Lukashenko has survived so far due to the tacit support of Moscow, which likes pliant states in its “near abroad.”  Yet last year Vladimir Putin sent out signals that the Kremlin’s patience for Lukashenko was not unlimited.  Russia’s favorite foreign policy bludgeon – cutting of gas supplies – was used to bring Belarus to heel.  Going forward Russia has denied Lukashenko’s bankrupt regime needed loans, focusing instead on (in competition with China – another regime used to dealing with nasty despots) buying up Belarusian assets at cut rate prices.

It is hard to see a clean solution to this crisis.  Lukashenko is unlikely to go without a fight.  Putin’s Russia is terrified of the “color revolutions” in its neighborhood planting subversive thoughts in the heads of its serfs…I mean citizens.  Russia can be counted on to sabotage any independent minded popular government that emerges from any such revolution (see Ukraine).

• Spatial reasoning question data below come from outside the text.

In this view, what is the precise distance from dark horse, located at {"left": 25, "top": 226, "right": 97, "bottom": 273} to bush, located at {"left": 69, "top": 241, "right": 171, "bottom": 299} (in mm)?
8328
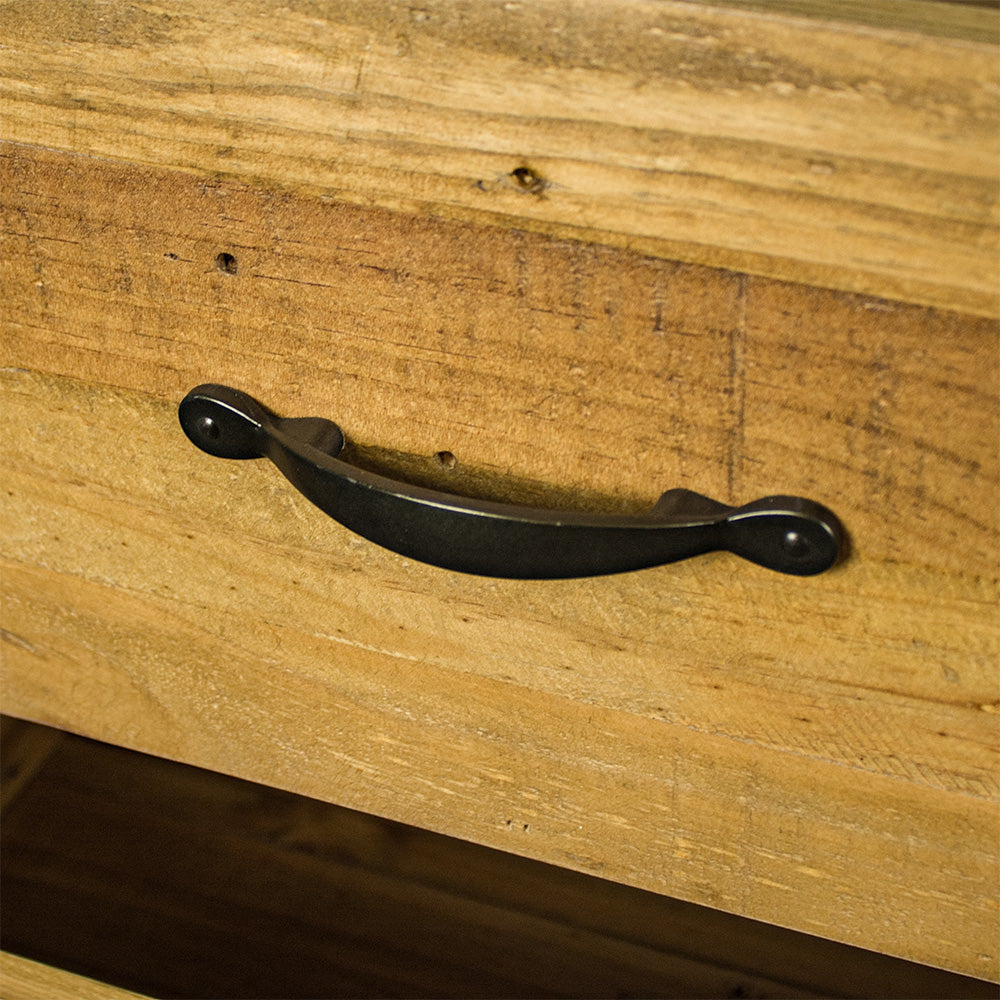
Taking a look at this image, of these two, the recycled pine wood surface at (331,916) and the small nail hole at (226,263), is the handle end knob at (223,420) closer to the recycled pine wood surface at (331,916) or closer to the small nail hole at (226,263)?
the small nail hole at (226,263)

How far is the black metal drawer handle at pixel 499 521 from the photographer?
269 mm

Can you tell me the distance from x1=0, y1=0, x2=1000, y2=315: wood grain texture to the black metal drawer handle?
7cm

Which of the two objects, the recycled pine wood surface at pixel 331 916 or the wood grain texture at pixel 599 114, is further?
the recycled pine wood surface at pixel 331 916

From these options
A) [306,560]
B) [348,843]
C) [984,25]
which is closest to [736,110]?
[984,25]

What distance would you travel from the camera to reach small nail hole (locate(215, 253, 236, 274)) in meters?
0.29

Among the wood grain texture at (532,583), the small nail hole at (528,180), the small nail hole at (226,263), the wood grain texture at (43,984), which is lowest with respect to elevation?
the wood grain texture at (43,984)

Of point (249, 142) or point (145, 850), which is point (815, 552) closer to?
point (249, 142)

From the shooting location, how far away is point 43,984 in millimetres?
440

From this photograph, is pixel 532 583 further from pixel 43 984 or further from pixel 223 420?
pixel 43 984

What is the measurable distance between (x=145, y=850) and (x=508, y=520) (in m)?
0.42

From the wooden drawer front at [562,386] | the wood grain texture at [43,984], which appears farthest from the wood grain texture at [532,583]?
the wood grain texture at [43,984]

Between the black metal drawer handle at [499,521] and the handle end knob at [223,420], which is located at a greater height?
the handle end knob at [223,420]

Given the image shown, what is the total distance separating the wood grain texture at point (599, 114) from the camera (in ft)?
0.72

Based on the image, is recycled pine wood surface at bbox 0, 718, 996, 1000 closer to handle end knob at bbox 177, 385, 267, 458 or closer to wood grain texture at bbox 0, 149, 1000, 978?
wood grain texture at bbox 0, 149, 1000, 978
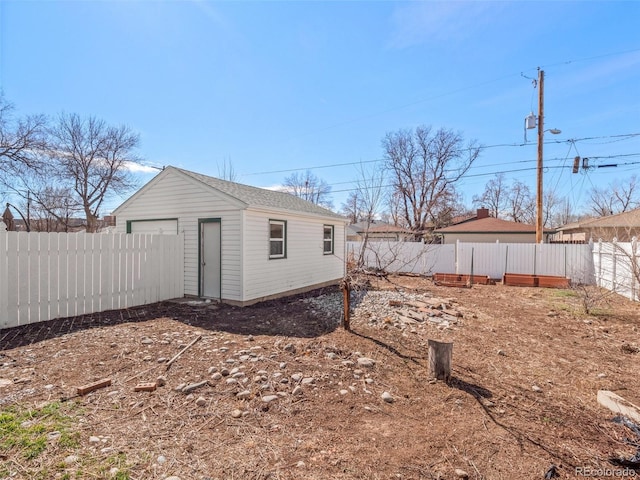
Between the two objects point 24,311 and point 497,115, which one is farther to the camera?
point 497,115

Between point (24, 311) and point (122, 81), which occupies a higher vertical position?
point (122, 81)

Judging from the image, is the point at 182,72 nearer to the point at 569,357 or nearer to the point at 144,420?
the point at 144,420

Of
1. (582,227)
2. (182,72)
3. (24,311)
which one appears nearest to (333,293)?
(24,311)

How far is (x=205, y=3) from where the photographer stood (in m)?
6.76

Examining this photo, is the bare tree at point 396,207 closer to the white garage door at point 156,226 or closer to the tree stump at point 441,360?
the white garage door at point 156,226

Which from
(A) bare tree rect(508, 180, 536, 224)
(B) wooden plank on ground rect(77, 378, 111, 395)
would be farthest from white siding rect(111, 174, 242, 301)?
(A) bare tree rect(508, 180, 536, 224)

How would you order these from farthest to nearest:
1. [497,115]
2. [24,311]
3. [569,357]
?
[497,115] < [24,311] < [569,357]

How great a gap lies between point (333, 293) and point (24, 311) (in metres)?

Unfortunately for Belarus, its past probably gives some hint of its future.  The frustration of the Orange Revolution in Ukraine has already shown Little Russia how hard it is to escape the suffocating embrace of Great Russia.  Poor White Russia which spent most of the last 800 years shuttling from the imperial domination of the Grand Duchy of Lithuania, to the Polish-Lithuanian Commonwealth to the Empire of the Czar of All the Russias is well on its way to repeating history.  Impoverished, with no functioning government structures or tradition of democratic rule and fatally dependent of the Kremlin for gas and oil, Belarus will likely end up in tighter Russian thralldom.  The West will probably lose interest after Lukashenko leaves, and in any case will not pick a fight with Russia over Belarus.

Yet another example of the perils of being a midget in a giant’s backyard.